The first week of October has been an exciting one, as usual, with the announcements of the Nobel Prizes, especially those in science. DTLR readers know that I have a particular interest in connections between Nobel Laureates and fluid mechanics research, even though the prizes have rarely been awarded for work in classical hydrodynamics. This year is no different, but at least two of the science laureates have familial connections to hydrodynamicists!
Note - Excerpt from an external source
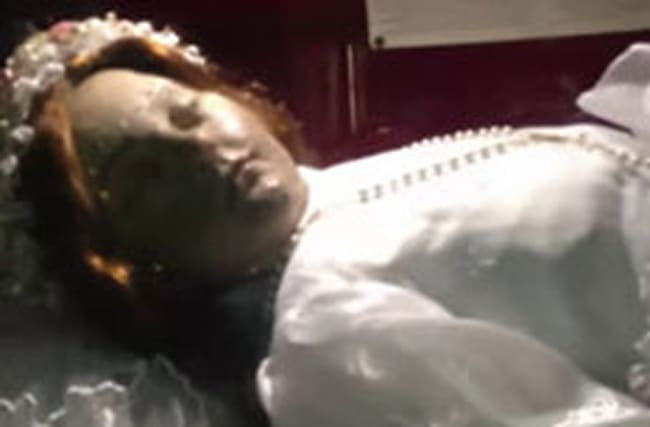 Everyone's going mad as 300-year-old saint 'opens her eyes'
One of this year's physics laureates, John F. Clauser, stated in an oral history interview conducted 20 years ago with Joan Bromberg, that his father was a grad student of Theodore Von Karman's, and later became chair of the aeronautics department at Johns Hopkins. Clauser states that "But all along the way, he always was trying to understand physics, and
there were very strong similarities between the mathematics of fluid
flow and the mathematics of quantum mechanics, and he didn't understand
quantum mechanics. And he kind of pre-programmed me as the guy who might
help try to solve the problem that he couldn't solve." This appears in the very first paragraph of the transcript! Further down in the transcript, Clauser returns to fluid mechanics, revealing that he himself is quite knowledgeable about it, discussing solitons, compressible flow, the subsonic-supersonic transition, and shock waves.
One of this year's chemistry laurates, Carolyn Bertozzi, has an older sister Andrea, who is a distinguished math professor at UCLA and works in fluid mechanics. Andrea Bertozzi is co-author (with her doctoral advisor, Andrew Majda) of Vorticity and Incompressible Flow (Cambridge University Press, 2002). Incidentally, their father was an MIT physics professor.
Congratulations to all the 2022 Nobel Laureates in physiology/medicine, physics, and chemistry!